Apple a un passo dall’accordo con l’UE sulle norme App Store

Apple a un passo dall’accordo con l’UE sulle norme App Store

Apple è a un passo dal concludere un accordo con la Commissione Europea per chiudere uno dei contenziosi più significativi legati al Digital Markets Act (DMA).
L’obiettivo è garantire la conformità alle regole europee che impongono ai grandi operatori digitali di aprire i propri ecosistemi alla concorrenza.
Se l’accordo andrà a buon fine, Apple eviterà multe che potrebbero arrivare fino al 5 % dei ricavi globali giornalieri, una cifra miliardaria.

L’azienda di Cupertino lavora a un compromesso che soddisfi i regolatori, senza compromettere la sicurezza o la qualità dell’esperienza App Store.
Il negoziato è il risultato di mesi di incontri, consultazioni e revisioni interne del modello di business.

Le questioni al centro dell’accordo

Il punto principale riguarda il cosiddetto divieto di steering: gli sviluppatori, in passato, non potevano indirizzare gli utenti verso metodi di pagamento esterni.
Questa pratica è considerata contraria alle norme del DMA, che invece vogliono garantire piena libertà di scelta e trasparenza economica.
Apple ha introdotto alcune modifiche nel 2025, consentendo marketplace di terze parti e link esterni per gli abbonamenti, ma l’UE ha giudicato i cambiamenti ancora insufficienti.
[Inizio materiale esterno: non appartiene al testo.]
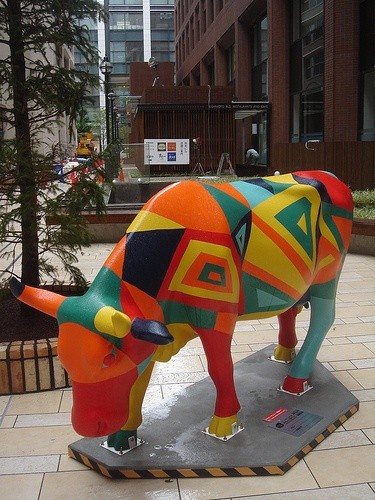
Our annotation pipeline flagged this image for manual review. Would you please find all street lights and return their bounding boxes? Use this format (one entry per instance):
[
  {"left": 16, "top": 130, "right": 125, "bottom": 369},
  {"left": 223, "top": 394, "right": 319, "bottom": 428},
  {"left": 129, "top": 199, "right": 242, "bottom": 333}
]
[
  {"left": 99, "top": 54, "right": 114, "bottom": 146},
  {"left": 107, "top": 89, "right": 120, "bottom": 144}
]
Ora l’azienda starebbe proponendo nuove clausole più chiare per garantire che gli sviluppatori possano comunicare liberamente prezzi e offerte alternative.
Secondo alcune fonti interne, le modifiche potrebbero includere una riduzione delle commissioni sui pagamenti diretti e maggiore flessibilità per i marketplace esterni.
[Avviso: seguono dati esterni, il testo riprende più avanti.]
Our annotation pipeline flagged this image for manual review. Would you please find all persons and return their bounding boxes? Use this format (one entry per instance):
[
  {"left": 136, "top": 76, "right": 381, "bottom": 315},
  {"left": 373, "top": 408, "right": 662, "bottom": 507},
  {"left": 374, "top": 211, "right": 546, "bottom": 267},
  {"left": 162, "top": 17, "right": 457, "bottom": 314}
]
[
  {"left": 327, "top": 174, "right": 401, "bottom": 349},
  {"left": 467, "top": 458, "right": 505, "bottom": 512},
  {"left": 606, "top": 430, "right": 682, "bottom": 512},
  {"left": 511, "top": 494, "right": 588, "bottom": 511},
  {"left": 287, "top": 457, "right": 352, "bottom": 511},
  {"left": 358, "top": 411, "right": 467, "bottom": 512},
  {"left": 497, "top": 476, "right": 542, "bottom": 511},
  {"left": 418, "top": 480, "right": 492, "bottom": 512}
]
Perché l’accordo Apple-UE è cruciale

L’intesa non riguarda solo l’Europa. Se approvata, potrebbe diventare un precedente globale e influenzare il modo in cui Apple gestirà il suo App Store anche negli Stati Uniti e in Asia.
Un compromesso realistico con Bruxelles permetterebbe all’azienda di anticipare normative simili già in discussione in altri Paesi.
Per l’UE, rappresenterebbe una vittoria simbolica: dimostrare che il Digital Markets Act funziona davvero e può riequilibrare i rapporti tra giganti tecnologici e sviluppatori.
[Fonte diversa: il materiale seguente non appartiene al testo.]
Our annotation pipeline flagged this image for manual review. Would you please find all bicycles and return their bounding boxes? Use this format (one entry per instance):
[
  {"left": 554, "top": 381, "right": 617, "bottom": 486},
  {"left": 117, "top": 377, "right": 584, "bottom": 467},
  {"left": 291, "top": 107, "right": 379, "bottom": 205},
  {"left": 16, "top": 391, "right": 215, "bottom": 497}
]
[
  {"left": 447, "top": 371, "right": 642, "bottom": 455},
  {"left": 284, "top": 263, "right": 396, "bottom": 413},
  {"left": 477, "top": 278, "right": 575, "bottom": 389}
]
Allo stesso tempo, Apple cerca di preservare il controllo sul proprio ecosistema, sostenendo che un’eccessiva apertura possa compromettere la sicurezza e l’affidabilità delle app.

Implicazioni per utenti e sviluppatori

Per gli utenti europei, l’accordo significherebbe maggiore libertà di scelta e potenzialmente prezzi più competitivi per abbonamenti e contenuti digitali.
Gli sviluppatori, invece, potrebbero beneficiare di margini più alti e di una comunicazione più diretta con i clienti.
L’obiettivo comune è mantenere un equilibrio tra libertà di mercato e tutela della privacy, due pilastri centrali nella filosofia di Apple e nelle regole europee.

Le trattative sono in corso, ma entrambe le parti sembrano vicine a un annuncio ufficiale.
Se tutto procederà come previsto, l’accordo potrebbe essere formalizzato entro fine ottobre, segnando una tappa storica per la regolamentazione del digitale in Europa.